# Mailbox send

The mailbox send operator is the operator that sends data to the mailbox receive operator. This is not an actual relational operator but a Pinot extension used to send data to other stages.

These operators are always the root of the intermediate and leaf stages.

## Implementation details

Stages in the multi-stage query engine are executed in parallel by different workers. Workers send data to each other using mailboxes. The number of mailboxes depends on the send operator parallelism, the receive operator parallelism and the distribution being used. At worst, there is one mailbox per worker pair, so if the upstream send operator has a parallelism of S and the receive operator has a parallelism of R, there will be S \* R mailboxes.

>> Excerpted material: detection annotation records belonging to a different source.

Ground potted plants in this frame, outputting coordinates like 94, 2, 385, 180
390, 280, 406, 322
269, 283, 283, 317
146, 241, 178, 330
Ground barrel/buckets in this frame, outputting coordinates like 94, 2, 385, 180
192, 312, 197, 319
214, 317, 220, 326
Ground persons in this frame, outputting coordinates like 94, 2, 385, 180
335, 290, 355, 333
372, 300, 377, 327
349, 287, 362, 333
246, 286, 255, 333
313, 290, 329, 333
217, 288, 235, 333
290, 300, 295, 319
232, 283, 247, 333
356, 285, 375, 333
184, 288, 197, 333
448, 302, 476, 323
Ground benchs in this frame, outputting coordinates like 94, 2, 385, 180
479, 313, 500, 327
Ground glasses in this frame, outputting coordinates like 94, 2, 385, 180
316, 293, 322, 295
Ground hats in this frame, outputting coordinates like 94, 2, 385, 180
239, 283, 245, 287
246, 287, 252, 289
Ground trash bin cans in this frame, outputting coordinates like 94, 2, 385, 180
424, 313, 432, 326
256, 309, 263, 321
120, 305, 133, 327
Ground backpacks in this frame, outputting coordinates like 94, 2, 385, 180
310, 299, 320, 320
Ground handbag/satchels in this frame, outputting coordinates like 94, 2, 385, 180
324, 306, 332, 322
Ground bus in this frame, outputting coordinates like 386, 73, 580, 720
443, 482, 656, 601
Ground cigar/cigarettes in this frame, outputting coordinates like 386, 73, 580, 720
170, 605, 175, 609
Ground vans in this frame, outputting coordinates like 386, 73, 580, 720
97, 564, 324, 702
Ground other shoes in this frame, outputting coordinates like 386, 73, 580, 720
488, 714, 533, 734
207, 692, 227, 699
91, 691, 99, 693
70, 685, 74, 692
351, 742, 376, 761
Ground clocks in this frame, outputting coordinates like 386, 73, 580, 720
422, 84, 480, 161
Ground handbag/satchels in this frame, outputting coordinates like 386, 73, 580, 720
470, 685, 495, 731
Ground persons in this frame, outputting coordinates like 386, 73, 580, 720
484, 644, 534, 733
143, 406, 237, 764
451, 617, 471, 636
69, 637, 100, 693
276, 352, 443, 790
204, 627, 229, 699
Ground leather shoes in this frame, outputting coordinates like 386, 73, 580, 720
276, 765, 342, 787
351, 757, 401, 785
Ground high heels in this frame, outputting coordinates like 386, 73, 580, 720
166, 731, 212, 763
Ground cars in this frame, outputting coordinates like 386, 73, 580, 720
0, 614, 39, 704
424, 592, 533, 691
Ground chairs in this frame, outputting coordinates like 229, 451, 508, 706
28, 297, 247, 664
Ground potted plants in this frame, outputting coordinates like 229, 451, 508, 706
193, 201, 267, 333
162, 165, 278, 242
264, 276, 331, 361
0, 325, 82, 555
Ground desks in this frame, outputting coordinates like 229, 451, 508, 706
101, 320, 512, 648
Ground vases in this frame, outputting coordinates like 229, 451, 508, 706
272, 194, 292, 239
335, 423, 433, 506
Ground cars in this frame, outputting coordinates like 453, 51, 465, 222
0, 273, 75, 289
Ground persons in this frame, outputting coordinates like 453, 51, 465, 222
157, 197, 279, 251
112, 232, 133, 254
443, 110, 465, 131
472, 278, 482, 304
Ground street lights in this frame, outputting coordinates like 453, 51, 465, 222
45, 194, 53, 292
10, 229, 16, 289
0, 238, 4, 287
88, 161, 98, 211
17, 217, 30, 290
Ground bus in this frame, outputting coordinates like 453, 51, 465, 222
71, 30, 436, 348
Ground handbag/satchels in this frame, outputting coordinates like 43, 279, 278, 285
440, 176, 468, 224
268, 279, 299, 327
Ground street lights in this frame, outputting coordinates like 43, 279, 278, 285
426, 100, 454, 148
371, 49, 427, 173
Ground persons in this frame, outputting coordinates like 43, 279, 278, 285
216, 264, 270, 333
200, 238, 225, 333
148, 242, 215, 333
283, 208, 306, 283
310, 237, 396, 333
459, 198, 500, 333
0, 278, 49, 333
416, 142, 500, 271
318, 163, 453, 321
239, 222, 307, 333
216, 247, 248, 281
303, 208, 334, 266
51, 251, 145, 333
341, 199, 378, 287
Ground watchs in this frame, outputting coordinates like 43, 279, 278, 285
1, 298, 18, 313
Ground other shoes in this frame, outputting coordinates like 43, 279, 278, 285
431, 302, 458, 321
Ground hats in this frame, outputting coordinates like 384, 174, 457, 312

By default, these mailboxes are GRPC channels, but when both workers are in the same server, they can use shared memory and therefore a more efficient on heap mailbox is used.

The mailbox send operator wraps these mailboxes, offering single logical mailbox to the stage. How to distribute data to different workers of the downstream stage is determined by the distribution of the operator. The supported distributions are `hash`, `random` and `broadcast`.

* `hash` means there are multiple instances of the stream, and each instance contains records whose keys hash to a particular hash value. Instances are disjoint; a given record appears on exactly one stream. The list of numbers in the bracket indicates the columns used to calculate the hash. These numbers are 0-based column indexes on the virtual row projected by the upstream.
* `random` means there are multiple instances of the stream, and each instance contains randomly chosen records. Instances are disjoint; a given record appears on exactly one stream.
* `broadcast` means there are multiple instances of the stream, and all records appear in each instance. This is the most expensive distribution, as it requires sending all the data to all the workers.

### Blocking nature

The mailbox send operator is a streaming operator. It emits the blocks of rows as soon as they are received from the upstream operator.

## Hints

None

## Stats

### executionTimeMs

Type: Long

The summation of time spent by all threads executing the operator. This means that the wall time spent in the operation may be smaller that this value if the parallelism is larger than 1.

### emittedRows

Type: Long

The number of groups emitted by the operator. This operator should always emit as many rows as its upstream operator.

### stage

Type: number

The stage id of the operator. The root stage has id 0 and this number is incremented by 1 for each stage. Current implementation iterates over the stages in pre-order traversal, although this is not guaranteed.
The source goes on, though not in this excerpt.